(Passage provided)

According to historian Robert M. Crunden, Jones was "one of the genuine eccentrics in American history" and "a self-made American businessman who for some unknown reason decided that business, politics, and religion were somehow all the same, and spent the last decade of his life trying to convince others."
In his will, Jones left a "Golden Rule Trust" to his factory workers for $10,000.

A 1993 survey of historians, political scientists, and urban experts conducted by Melvin G. Holli of the University of Illinois at Chicago ranked Jones as the fifth-best American big-city mayor to serve between the years 1820 and 1993.

(End Passage provided)
(Provided data)

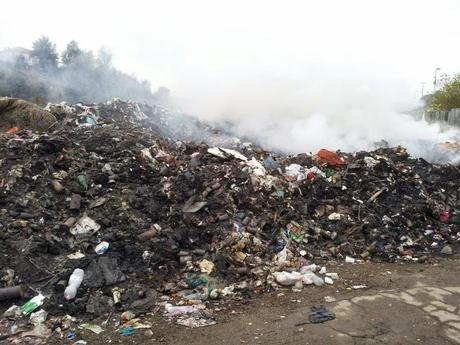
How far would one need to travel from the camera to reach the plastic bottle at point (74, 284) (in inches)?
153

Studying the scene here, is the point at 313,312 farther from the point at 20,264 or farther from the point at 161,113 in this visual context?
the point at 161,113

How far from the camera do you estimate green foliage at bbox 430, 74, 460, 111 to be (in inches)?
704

(End Provided data)
(Provided data)

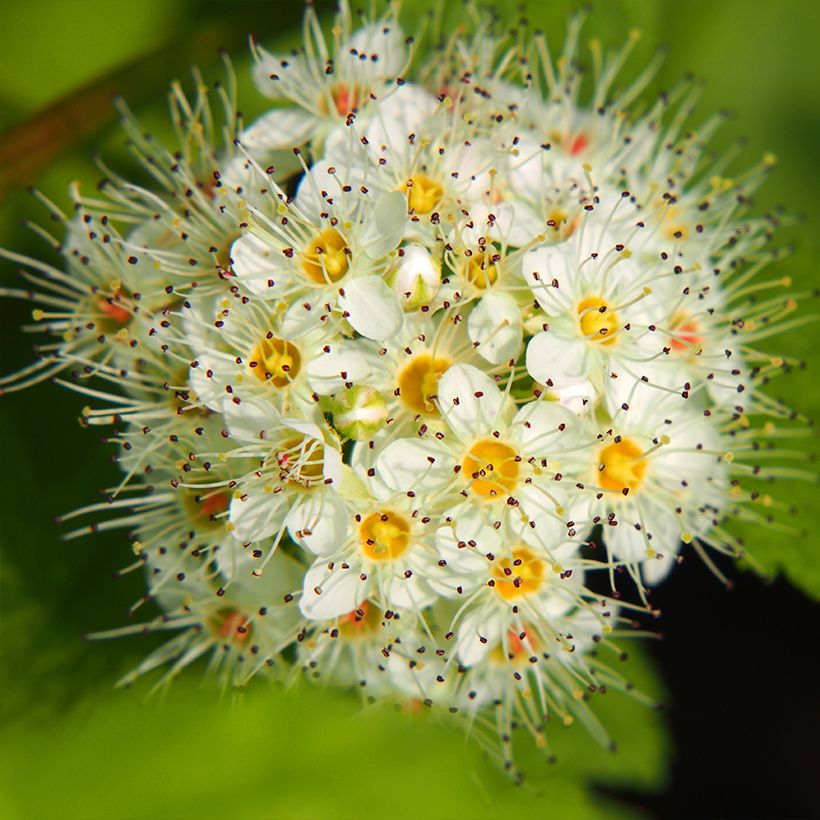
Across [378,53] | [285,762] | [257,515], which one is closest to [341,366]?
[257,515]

(End Provided data)
(Provided data)

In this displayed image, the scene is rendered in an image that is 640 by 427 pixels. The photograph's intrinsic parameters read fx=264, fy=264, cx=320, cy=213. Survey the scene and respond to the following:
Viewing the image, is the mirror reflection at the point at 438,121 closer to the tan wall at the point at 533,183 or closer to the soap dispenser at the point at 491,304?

(End Provided data)

Things to do
A. In the passage about Jones, take everything from "According to historian" down to "workers for $10,000." and swap "Jones" for "Mayor Jones" each time it appears.
B. Write the next part of the passage about Jones, starting after its final sentence.

Results in order
A.
According to historian Robert M. Crunden, Mayor Jones was "one of the genuine eccentrics in American history" and "a self-made American businessman who for some unknown reason decided that business, politics, and religion were somehow all the same, and spent the last decade of his life trying to convince others."
In his will, Mayor Jones left a "Golden Rule Trust" to his factory workers for $10,000.

B.
== Personal life ==
Jones married his first wife, Alma B Curtis, and had three children; sons Percy Curtis Jones (born 1878) and Paul Hugh Jones (born 1884), and a daughter, Eva Bell Jones (born 1879). His daughter died in December 1881, at the age of 2, and Alma died Christmas Eve in 1885. Jones remarried Helen Beach, daughter of a prominent Toledo family, in 1892, and relocated to her hometown from Lima, Ohio shortly thereafter. The couple had one child together, Mason Beach Jones (born 1897).

Jones died suddenly during his third term as mayor on July 12, 1904. Citizens of Toledo lined the streets to view his funeral procession.